Abuja residents express frustration over collection of PVCs
Some residents of the Federal Capital Territory (FCT), Abuja have expressed outrage against the Independent National Electoral Commission (INEC) over its failure to provide their Permanent Voter Cards (PVCs) six months after registration.
Speaking to The Guardian, they said INEC officials told them that their cards were omitted during production and were asked to fill incident form after which they kept visiting the commission’s accredited centres to no avail.
They said the officials kept posting them for over five months since the issuance of the cards began.
A resident, Christian Eze, told The Guardian yesterday at INEC Women Centre in Gwa-Gwa, Abuja, that collecting the card was so frustrating that he could no longer continue with the process, adding that he had been making effort to collect the card for the past three months without success.
Another resident, Chinelo Ugwu, stated that there was no gain passing through a cumbersome process of registration, if she could not collect the PVC that qualifies her to exercise her right to vote in the elections.
On his part, Victor Efe Uvwebiepha, noted that INEC’s inability to produce enough of the cards was a deliberate attempt to disenfranchise some persons or groups in the society.
He urged government to make the process more flexible to enable eligible voters participate in the forthcoming elections.
However, INEC in Ebonyi State yesterday said it has created additional voting points to accommodate increase in the number of voters during the continuous voter registration in the state.

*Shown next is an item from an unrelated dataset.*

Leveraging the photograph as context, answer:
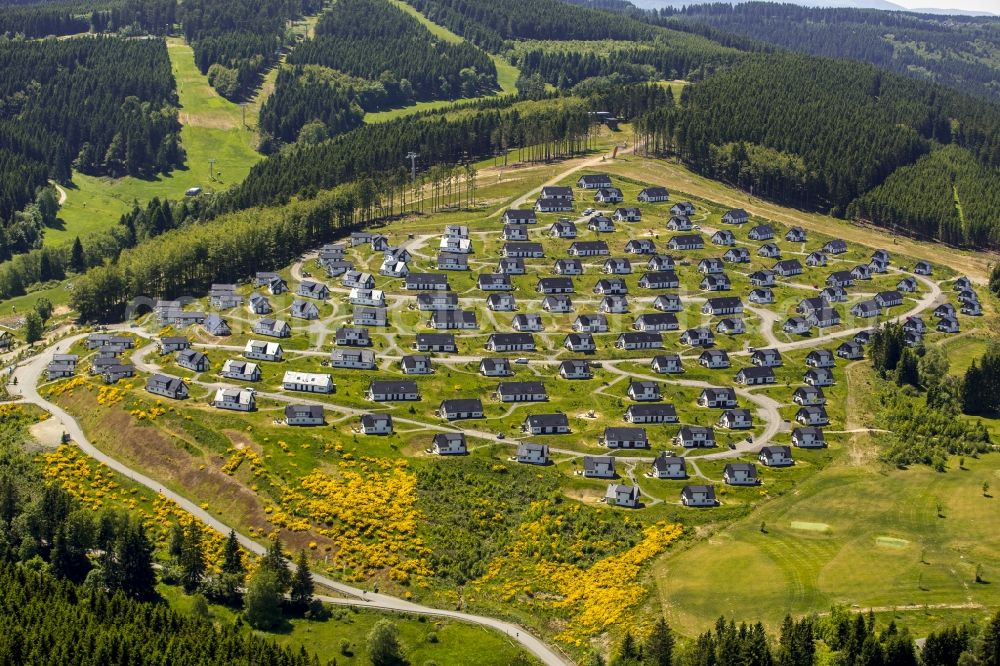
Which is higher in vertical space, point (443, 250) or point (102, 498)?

Resident Electoral Commissioner (REC), Professor Godswill Obioma, made the disclosure while addressing the last stakeholders meeting to show its readiness for the 2019 election in Abakaliki.
The commission met with Civil Society Organisations (CSOs), European Election Observer Group, political parties, town unions and Church leaders.
Obioma, who maintained that the commission recorded some successes during the Continuous Voter Registration exercise in the state, affirmed that it increased the number of polling stations from 1,700 in 2015 to 2,245.
He, however, expressed concern over the 168,000 uncollected PVCs in the state, adding: “But we have recorded some successes in the distribution because over 20,000 PVCs have been collected by their owners, as a result of the strategies we devised to reach more prospective voters.”